TASK DIRECTIONS: Give the lines again exactly, from the one holding "What is the overall" to the last line of the listing below, both ends included and nothing added.

(Spatial reasoning dataset excerpts)
----

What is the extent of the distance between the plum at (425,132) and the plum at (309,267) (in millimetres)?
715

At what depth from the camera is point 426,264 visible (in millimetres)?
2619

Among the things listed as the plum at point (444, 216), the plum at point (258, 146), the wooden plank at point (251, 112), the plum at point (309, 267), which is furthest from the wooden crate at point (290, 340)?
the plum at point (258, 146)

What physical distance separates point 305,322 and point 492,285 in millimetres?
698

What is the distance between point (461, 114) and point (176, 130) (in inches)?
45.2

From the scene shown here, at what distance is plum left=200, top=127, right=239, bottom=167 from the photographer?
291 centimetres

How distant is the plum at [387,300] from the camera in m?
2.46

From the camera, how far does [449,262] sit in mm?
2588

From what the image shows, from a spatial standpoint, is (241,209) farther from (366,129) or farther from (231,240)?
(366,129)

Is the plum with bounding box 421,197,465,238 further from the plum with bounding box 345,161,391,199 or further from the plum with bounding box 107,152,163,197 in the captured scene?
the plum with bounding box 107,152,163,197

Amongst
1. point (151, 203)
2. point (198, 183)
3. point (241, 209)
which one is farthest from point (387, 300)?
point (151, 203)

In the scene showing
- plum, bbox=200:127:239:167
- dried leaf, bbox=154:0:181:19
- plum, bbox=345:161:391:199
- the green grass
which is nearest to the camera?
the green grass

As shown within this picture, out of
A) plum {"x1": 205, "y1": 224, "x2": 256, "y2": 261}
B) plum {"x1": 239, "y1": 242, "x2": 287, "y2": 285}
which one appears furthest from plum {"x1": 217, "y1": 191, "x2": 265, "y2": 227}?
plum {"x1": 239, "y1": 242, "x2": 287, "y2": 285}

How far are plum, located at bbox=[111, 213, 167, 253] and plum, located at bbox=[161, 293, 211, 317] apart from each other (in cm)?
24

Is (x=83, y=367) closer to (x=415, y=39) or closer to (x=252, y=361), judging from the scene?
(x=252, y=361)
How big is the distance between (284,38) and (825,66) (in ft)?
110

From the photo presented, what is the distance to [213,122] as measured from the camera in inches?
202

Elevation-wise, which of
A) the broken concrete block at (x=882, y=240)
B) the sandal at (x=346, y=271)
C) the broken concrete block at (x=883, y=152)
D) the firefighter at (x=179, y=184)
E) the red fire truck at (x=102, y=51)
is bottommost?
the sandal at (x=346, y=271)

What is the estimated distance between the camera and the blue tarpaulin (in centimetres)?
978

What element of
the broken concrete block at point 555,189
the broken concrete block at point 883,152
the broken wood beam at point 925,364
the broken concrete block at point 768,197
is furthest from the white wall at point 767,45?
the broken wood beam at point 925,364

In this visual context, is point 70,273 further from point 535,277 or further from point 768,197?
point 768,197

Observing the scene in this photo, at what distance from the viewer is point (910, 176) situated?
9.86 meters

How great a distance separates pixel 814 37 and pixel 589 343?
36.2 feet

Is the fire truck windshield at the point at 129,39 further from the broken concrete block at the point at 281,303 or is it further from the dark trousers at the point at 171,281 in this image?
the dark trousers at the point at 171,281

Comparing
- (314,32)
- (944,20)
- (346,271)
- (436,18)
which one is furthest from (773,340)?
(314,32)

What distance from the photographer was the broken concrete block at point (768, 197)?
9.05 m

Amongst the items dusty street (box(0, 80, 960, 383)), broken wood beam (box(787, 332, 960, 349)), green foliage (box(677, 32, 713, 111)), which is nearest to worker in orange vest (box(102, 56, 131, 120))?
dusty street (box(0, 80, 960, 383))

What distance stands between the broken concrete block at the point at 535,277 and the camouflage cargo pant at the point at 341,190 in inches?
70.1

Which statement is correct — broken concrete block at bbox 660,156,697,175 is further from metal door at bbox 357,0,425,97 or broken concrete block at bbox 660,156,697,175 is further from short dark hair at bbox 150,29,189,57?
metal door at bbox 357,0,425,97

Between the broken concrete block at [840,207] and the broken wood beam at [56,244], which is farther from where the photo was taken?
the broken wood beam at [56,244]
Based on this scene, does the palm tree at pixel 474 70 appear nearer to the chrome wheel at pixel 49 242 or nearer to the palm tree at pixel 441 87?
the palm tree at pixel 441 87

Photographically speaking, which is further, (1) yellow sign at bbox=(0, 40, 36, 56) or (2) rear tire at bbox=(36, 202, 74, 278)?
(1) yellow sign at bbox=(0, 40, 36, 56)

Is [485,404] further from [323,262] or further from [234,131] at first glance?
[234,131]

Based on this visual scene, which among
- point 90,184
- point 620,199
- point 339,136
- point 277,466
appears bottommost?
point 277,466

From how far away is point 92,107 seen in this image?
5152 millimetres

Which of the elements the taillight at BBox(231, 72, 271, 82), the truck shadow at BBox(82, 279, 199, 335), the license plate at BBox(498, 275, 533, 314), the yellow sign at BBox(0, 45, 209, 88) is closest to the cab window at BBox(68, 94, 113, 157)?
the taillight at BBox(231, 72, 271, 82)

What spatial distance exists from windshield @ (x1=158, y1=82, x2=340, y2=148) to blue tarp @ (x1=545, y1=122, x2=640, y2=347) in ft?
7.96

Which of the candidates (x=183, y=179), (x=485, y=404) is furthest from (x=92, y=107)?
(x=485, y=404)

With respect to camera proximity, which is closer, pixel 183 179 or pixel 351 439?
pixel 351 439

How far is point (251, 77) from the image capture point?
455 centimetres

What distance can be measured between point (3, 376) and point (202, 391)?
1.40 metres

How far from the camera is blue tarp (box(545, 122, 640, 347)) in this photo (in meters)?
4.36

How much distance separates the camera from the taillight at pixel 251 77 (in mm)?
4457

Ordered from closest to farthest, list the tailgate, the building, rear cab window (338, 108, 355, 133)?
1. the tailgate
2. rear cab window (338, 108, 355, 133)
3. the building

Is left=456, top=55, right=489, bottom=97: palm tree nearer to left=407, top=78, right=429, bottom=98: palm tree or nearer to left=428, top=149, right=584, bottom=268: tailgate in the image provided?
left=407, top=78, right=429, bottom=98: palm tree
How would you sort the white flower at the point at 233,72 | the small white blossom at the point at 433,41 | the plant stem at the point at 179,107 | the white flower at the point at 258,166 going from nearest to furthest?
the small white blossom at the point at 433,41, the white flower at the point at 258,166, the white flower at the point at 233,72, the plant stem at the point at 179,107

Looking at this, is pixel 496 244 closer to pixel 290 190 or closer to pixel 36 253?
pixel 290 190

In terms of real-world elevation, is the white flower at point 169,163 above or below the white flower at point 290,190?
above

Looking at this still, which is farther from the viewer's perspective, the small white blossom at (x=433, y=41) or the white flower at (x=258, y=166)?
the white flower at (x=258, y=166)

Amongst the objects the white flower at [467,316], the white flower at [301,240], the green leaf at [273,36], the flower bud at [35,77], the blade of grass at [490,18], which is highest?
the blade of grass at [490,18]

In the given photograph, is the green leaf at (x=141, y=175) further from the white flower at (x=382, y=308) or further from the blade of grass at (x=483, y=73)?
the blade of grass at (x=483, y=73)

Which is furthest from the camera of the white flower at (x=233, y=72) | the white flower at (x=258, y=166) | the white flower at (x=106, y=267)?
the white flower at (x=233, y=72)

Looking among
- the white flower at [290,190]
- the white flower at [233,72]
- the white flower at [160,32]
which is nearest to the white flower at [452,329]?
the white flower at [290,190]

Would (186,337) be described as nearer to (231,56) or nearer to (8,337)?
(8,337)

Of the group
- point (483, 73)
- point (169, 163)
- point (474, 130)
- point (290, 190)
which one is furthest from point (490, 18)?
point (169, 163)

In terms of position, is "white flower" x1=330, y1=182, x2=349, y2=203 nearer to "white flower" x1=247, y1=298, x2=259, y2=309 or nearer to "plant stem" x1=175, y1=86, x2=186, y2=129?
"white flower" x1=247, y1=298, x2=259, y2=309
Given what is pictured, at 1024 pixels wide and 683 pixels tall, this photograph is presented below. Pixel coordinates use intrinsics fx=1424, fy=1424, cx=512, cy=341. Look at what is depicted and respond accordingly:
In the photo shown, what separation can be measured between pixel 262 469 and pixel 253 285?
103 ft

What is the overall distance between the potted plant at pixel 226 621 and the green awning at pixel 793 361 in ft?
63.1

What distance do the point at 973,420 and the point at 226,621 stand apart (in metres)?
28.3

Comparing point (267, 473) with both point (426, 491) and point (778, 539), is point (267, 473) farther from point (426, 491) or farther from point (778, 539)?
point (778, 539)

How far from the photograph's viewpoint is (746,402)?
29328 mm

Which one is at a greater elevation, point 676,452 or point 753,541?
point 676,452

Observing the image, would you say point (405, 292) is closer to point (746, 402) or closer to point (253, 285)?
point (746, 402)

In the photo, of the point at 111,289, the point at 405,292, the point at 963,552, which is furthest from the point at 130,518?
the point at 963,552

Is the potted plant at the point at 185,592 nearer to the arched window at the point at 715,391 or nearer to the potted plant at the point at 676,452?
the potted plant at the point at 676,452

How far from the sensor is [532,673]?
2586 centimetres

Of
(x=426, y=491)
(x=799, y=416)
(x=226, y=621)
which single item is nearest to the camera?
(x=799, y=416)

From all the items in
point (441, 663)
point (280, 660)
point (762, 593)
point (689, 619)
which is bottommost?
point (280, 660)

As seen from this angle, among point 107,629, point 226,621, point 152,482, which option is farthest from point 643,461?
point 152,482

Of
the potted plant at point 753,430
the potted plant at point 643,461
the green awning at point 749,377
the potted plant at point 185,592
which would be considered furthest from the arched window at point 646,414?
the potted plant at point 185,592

----

ANSWER BELOW:
What is the overall distance between the potted plant at pixel 226 621 and the green awning at pixel 793 361 in ft?
63.1

What distance do the point at 973,420 and the point at 226,621 stand apart (in metres)?
28.3

Comparing point (267, 473) with both point (426, 491) and point (778, 539), is point (267, 473) farther from point (426, 491) or farther from point (778, 539)?
point (778, 539)

How far from the photograph's viewpoint is (746,402)?
29328 mm

Which one is at a greater elevation, point 676,452 or point 753,541?
point 676,452

Observing the image, would you say point (405, 292) is closer to point (746, 402) or closer to point (253, 285)?
point (746, 402)

In the photo, of the point at 111,289, the point at 405,292, the point at 963,552, which is furthest from the point at 130,518?
the point at 963,552

Is the potted plant at the point at 185,592 nearer to the arched window at the point at 715,391 or nearer to the potted plant at the point at 676,452?
the potted plant at the point at 676,452

How far from the sensor is [532,673]?
2586 centimetres

Of
(x=426, y=491)
(x=799, y=416)
(x=226, y=621)
which single item is nearest to the camera?
(x=799, y=416)

From all the items in
point (441, 663)
point (280, 660)
point (762, 593)
point (689, 619)
which is bottommost?
point (280, 660)

As seen from this angle, among point 107,629, point 226,621, point 152,482, which option is farthest from point 643,461?
point 152,482

Of
the potted plant at point 753,430
the potted plant at point 643,461
the green awning at point 749,377
the potted plant at point 185,592
which would be considered furthest from the arched window at point 646,414?
the potted plant at point 185,592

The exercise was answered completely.